### TASK TO CARRY OUT
Please decide whether each statement below agrees with the Bay High School recollection, answering yes or no and quoting the deciding words of the text. 1. The district's summer camp runs for three weeks. 2. The writer took metal shop and technical drawing during a single school year. 3. First-year Metals 1 students built their clamps with power tools.
──────── PROVIDED TEXT
Recollections of a past Bay High School tech-ed student

Perusing a recent online story regarding the Bay Village School District’s three-week STEM-Enriched Summer Study camp both interested me and launched yet another nostalgia trip.

Bay’s STEM-Enriched Summer Study appears to be a terrific opportunity for the district's students to gain valuable insight into potential careers in science, technology, engineering and mathematics related fields. Owing to the camp’s technology component, the story almost instantly caused me to reflect back on two school years in which I attended both metal shop and technical drawing classes at Bay High School back in the '70s.

Metal shop teacher, George Meyers, had first-year Metals 1 students fabricate small parallel-bar clamps using only pieces of steel stock and hand tools as their primary project. A great deal of challenge was added to this project by requiring key surfaces of the parallel bars be perfectly square to their adjacent sides, or in the case of one end surface, perfectly round in profile. This was to be achieved by carefully hand-filing said surfaces.

Looking back, the real point of the exercise was not to produce little metal parallel-bar clamps with unnecessarily perfect surfaces, but to ingrain in students an ability to use metalworking tools correctly and accurately. To this day I appreciate the respect for proper and precise tool use Mr. Meyers instilled in his students through this activity.
────────────────
──────── INFORMATION PROVIDED
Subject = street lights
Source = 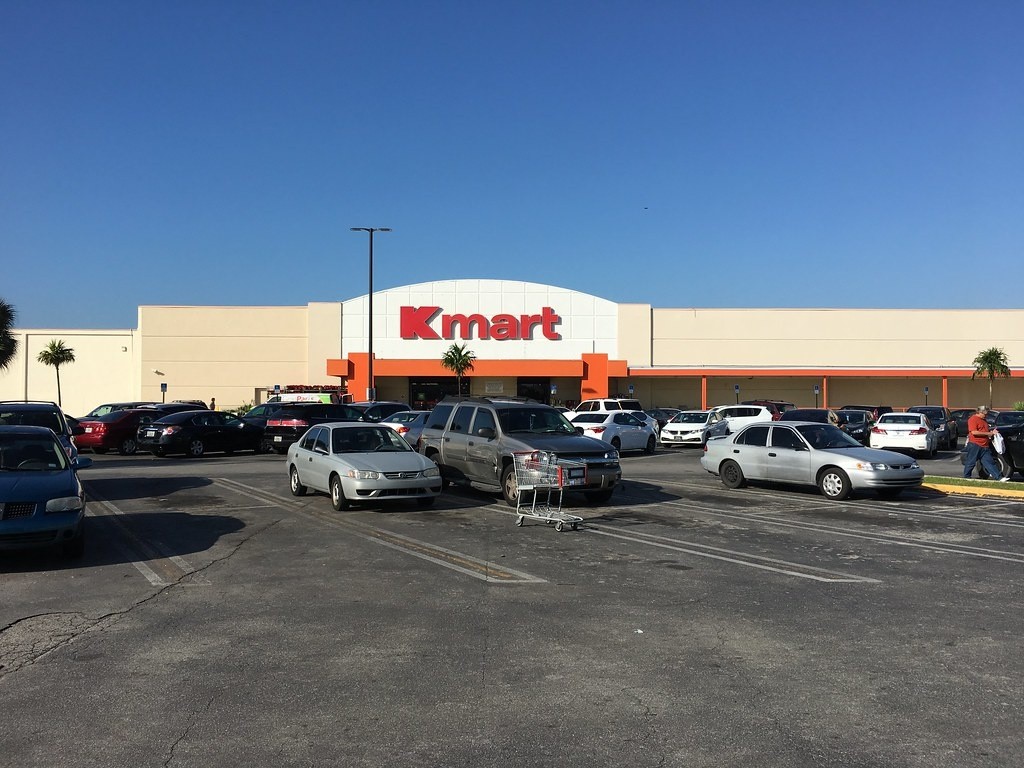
────────────────
### TASK RESULT
1. Yes: "three-week STEM-Enriched Summer Study camp"
2. No: "two school years in which I attended both metal shop and technical drawing classes"
3. No: "using only pieces of steel stock and hand tools"